„Wozu sind Kriege da?“ Wer kennt ihn nicht, diesen berühmten Song von Udo Lindenberg, den dieser 1981 zusammen mit dem damals 10-jährigen Pascal Kravetz einspielte. Lindenberg wollte damit die Friedensbewegung unterstützen, deren Anhänger der Meinung waren, dass der Rüstungswettlauf der Supermächte jedes vernünftige Maß überschritten habe. Im Jahr 2022 herrscht Krieg in Europa, die eine Kriegspartei droht der westlichen Welt mit Nuklearwaffen, überzieht einen souveränen Staat mit Terror und Leid. Nicht nur wir Erwachsenen sehen wie erstarrt die täglichen Nachrichten, auch unsere Kinder setzen sich Tag für Tag damit auseinander. Und sie setzen ein Zeichen. So wie die Schülerinnen und Schüler der Eichendorffschule, die in der vergangenen Woche diesen Song professionell in der Stadthalle aufnahmen, um ihn in den Sozialen Medien in die Welt hinaus zu tragen.

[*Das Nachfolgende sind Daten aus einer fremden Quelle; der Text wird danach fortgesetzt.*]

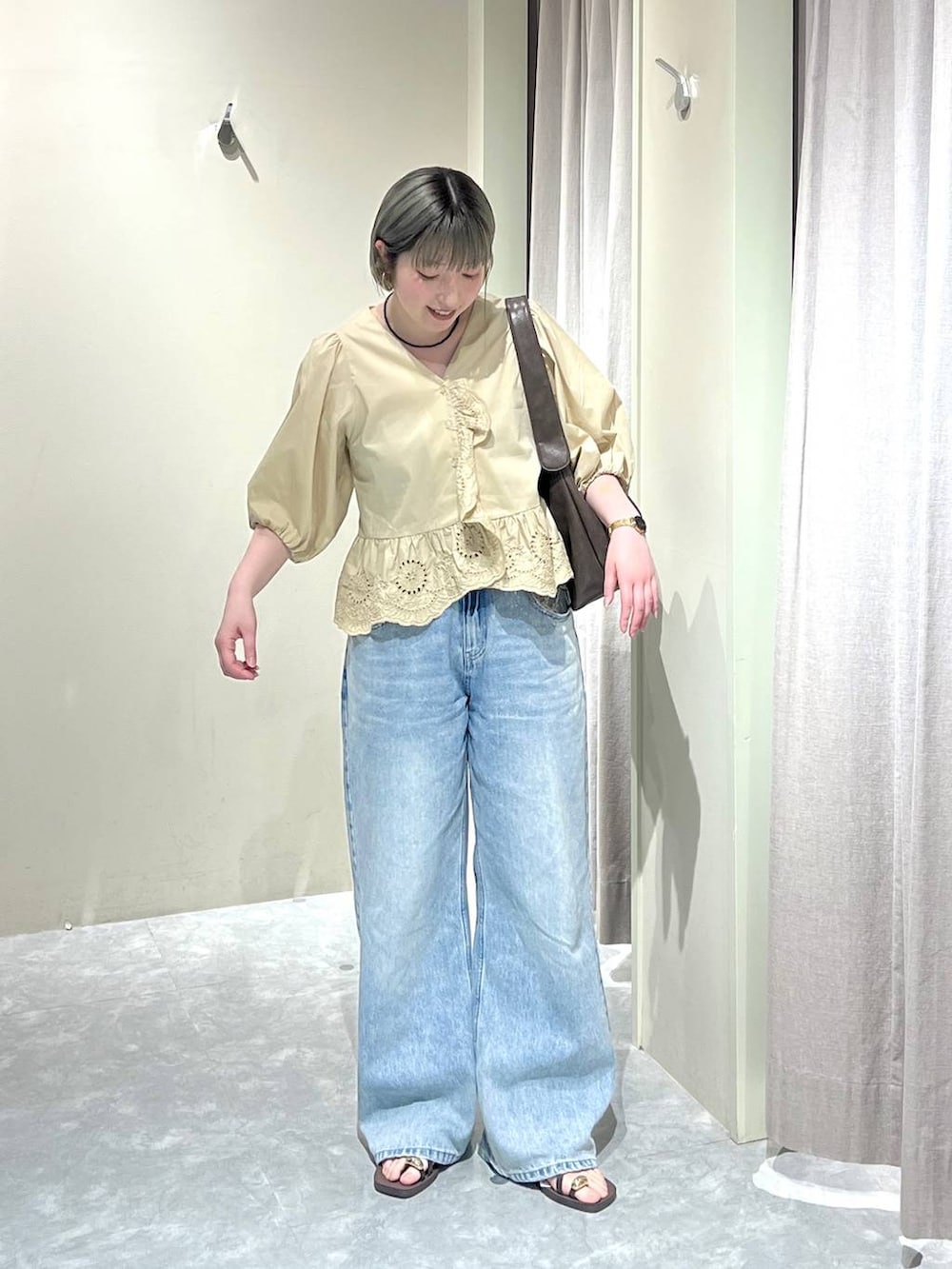 ブルー系のデニムパンツ、ブラウン系のサンダル、ベージュ系のシャツ/ブラウスを着用したレディースの春コーディネートの3枚目の写真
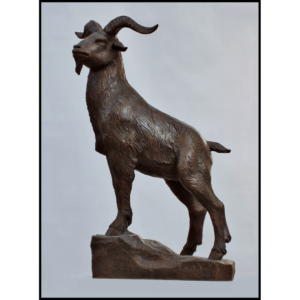 photo of bronze-colored sculpture of goat standing on sculpted incline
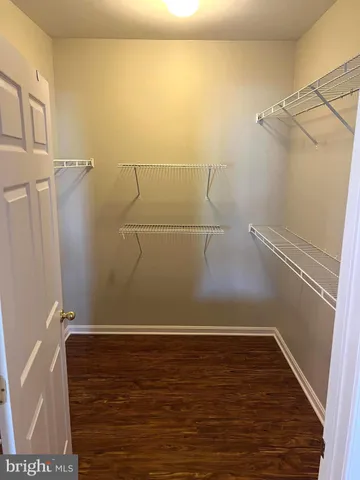 a view of a room with racks on the wall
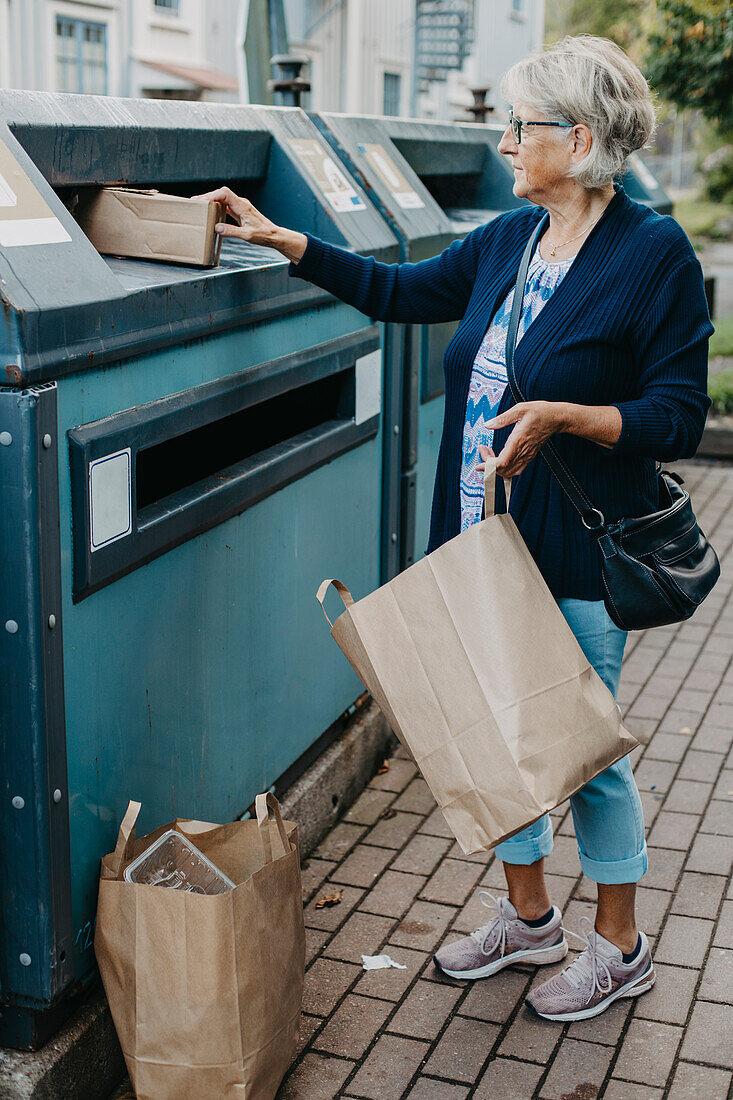 Woman putting cardboard in recycling bin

Die Idee hatte die Schülervertretung, die schon einige Aktionen entworfen und koordiniert hat. Warum nicht Orchester, Streicher, Schulband und Chor zusammenführen und ein Musikvideo aufnehmen? Wie sich zeigte, eine gute Idee, denn Unterstützung gab es sofort von Sebastian Rieker und Leonard Mink, die mit ihrer Produktionsfirma „Seehund Media“ die Aufnahme kostenlos unterstützten. Den beiden ehemaligen EDS-Schülern, die alle zwei Jahre auch das ‘Plansch‘ im Freibad begleiten, war schnell klar, dass sie hier ohne Honorar ihre Dienste und ihr Equipment anbieten. „Wir sind alle Europäer und fühlen uns machtlos, aber mit solchen Aktionen können wir ein Zeichen setzen“; ist sich Sebastian Rieker sicher.
Die Stadthalle hat sich in einen Drehort verwandelt. 1.000 Meter Kabel wurden verlegt, sechs Kameras zieren den großen Saal, ein Kameraschlitten rundet das Bild ab. Aus der Regie kommen immer wieder Anweisungen an Olaf Heim, Leiter des Fachbereichs Musik, der vor den 100 Schülerinnen und Schülern steht und dirigiert. Das Horn muss etwas nach rechts, die Harfe bitte etwas in den Raum drehen und den Notenständer ein wenig tiefer. Alles soll perfekt sein. Die Stadt unterstützt diese Aktion und hat die Stadthalle für den Musikdreh kostenlos zu Verfügung gestellt. „Das ist das, was die Kinder derzeit tun können“, erklärt Olaf Heim. Man hätte auch ein Benefizkonzert veranstalten können, aber man ist sich sicher, über die Verbreitung im Internet eine breitere Öffentlichkeit zu erreichen und damit die Hilfsaktion von Motsi Mabuse und ihrem Mann Evgenij zu unterstützen. Diese ließ es sich auch nicht nehmen, per Video eine Botschaft an die Kinder und die Menschen dort draußen zu richten und sich für ihren Einsatz zu bedanken. Eigentlich wollte sie bei dem Dreh vor Ort sein, aber sie musste schon früher zu ihrem Job in der Show „Lets dance“.
Sebastian Rieker lässt sich derweil nicht aus der Ruhe bringen und dirigiert aus dem Off, wie er es gern hätte. „Natürlich ist das hier alles etwas Punk Rock, denn normalerweise planen wir für so einen Dreh drei Tage ein, aber wir lieben die Herausforderung“, scherzt er.
Der Chor auf der Bühne muss etwas lauter singen, das Mikro richtig eingestellt werden. Zumindest die Friedenstauben, die im Kunstkurs gemalt wurden, hängen gut sichtbar an den Stühlen und runden das Bild ab. Die Jungs und Mädchen der Orchesterklasse sind mega aufgeregt. Für die Fünftklässler ist es der erste Auftritt unter „erschwerten“ Bedingungen. „Wir schaffen das aber. Schließlich wissen wir, wofür wir das tun“, sind sie sich alle einig.
Nach etlichen Versuchen, einigen Drehpausen, ermüdeten Fingern und Stimmen ist der Dreh im Kasten. In den nächsten Tagen kann das Musikvideo, das auch zum Spenden aufruft, auf der Schulhomepage und in den Sozialen Medien angeschaut und natürlich auch weiterverbreitet werden. Damit kein Kind mehr fragen muss, wozu denn eigentlich Kriege da sind.